Starting at the line that has "Given the options" and going through the end of the entries, rewrite those lines with "dirt ground" swapped for "bare soil" and everything else the same.

** START OF SUPPLIED MATERIAL **

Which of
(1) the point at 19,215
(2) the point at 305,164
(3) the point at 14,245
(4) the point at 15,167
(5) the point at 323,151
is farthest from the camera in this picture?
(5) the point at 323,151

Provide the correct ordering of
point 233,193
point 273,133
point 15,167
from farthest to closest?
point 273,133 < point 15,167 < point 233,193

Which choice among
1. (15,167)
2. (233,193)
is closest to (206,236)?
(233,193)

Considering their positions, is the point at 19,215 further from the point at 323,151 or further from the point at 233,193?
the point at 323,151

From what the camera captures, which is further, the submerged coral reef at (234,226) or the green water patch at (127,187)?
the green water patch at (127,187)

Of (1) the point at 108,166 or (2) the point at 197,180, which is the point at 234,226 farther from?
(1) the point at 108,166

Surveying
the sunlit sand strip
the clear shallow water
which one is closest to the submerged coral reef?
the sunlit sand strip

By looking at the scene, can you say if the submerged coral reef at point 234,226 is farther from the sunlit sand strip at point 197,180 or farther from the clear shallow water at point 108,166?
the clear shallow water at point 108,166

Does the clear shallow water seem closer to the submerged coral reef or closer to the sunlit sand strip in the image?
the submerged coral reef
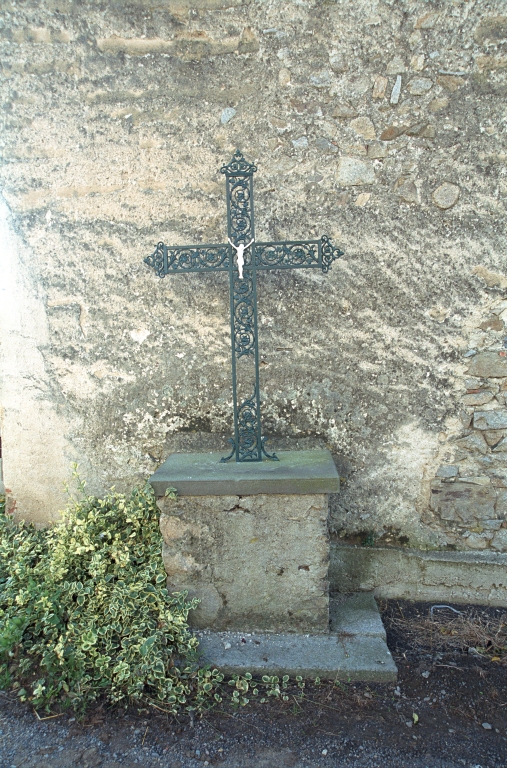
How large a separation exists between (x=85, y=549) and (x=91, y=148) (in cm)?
227

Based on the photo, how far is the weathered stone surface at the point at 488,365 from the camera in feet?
9.58

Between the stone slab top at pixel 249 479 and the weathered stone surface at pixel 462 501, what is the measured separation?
29.0 inches

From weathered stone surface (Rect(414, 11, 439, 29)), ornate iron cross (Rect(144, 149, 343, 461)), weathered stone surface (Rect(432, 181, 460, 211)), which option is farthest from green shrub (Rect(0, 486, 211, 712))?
weathered stone surface (Rect(414, 11, 439, 29))

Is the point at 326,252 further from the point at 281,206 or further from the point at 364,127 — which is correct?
the point at 364,127

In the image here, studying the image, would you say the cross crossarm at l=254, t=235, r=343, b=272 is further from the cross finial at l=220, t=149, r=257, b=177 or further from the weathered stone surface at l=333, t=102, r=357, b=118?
the weathered stone surface at l=333, t=102, r=357, b=118

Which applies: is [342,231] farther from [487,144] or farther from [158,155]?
[158,155]

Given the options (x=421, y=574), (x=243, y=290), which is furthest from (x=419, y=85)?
(x=421, y=574)

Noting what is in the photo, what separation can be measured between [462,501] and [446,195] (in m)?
1.73

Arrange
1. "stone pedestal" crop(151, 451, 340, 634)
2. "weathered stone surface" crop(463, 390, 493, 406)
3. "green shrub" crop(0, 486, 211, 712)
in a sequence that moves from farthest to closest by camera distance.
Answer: "weathered stone surface" crop(463, 390, 493, 406) → "stone pedestal" crop(151, 451, 340, 634) → "green shrub" crop(0, 486, 211, 712)

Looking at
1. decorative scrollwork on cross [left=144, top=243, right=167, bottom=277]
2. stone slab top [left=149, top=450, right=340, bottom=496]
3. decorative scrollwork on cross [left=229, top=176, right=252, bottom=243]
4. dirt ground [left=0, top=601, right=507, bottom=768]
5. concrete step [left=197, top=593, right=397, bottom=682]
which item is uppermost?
decorative scrollwork on cross [left=229, top=176, right=252, bottom=243]

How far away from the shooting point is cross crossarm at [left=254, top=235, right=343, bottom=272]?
107 inches

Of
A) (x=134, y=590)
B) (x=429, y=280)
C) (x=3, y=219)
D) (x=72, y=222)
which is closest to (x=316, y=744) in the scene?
(x=134, y=590)

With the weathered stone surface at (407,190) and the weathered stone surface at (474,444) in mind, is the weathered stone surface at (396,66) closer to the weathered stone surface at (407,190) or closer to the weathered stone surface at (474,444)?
the weathered stone surface at (407,190)

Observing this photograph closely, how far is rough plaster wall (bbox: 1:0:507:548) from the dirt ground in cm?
85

** END OF SUPPLIED MATERIAL **

EXERCISE RESPONSE ->
Given the options (x=421, y=574), (x=243, y=290), which is furthest from (x=419, y=85)?
(x=421, y=574)

Noting what is in the photo, what separation can be measured between [462,501] and [446,195] (in m)?
1.73

Arrange
1. "stone pedestal" crop(151, 451, 340, 634)
2. "weathered stone surface" crop(463, 390, 493, 406)
3. "green shrub" crop(0, 486, 211, 712)
in a sequence that moves from farthest to closest by camera distance.
Answer: "weathered stone surface" crop(463, 390, 493, 406) → "stone pedestal" crop(151, 451, 340, 634) → "green shrub" crop(0, 486, 211, 712)

Looking at
1. decorative scrollwork on cross [left=144, top=243, right=167, bottom=277]
2. stone slab top [left=149, top=450, right=340, bottom=496]
3. decorative scrollwork on cross [left=229, top=176, right=252, bottom=243]
4. bare soil [left=0, top=601, right=507, bottom=768]
5. concrete step [left=197, top=593, right=397, bottom=682]
which item is uppermost?
decorative scrollwork on cross [left=229, top=176, right=252, bottom=243]

How far away from the shooting point is cross crossarm at [left=254, top=235, right=343, bottom=272]?
107 inches

Of
A) (x=134, y=590)
B) (x=429, y=280)
C) (x=3, y=219)
D) (x=72, y=222)
which is closest to (x=316, y=744) in the scene?
(x=134, y=590)

With the weathered stone surface at (407,190) and the weathered stone surface at (474,444) in mind, is the weathered stone surface at (396,66) closer to the weathered stone surface at (407,190) or closer to the weathered stone surface at (474,444)?
the weathered stone surface at (407,190)

Observing this photograph closely, how far is rough plaster wall (bbox: 1:0:507:548) from the bare soil in cm?
85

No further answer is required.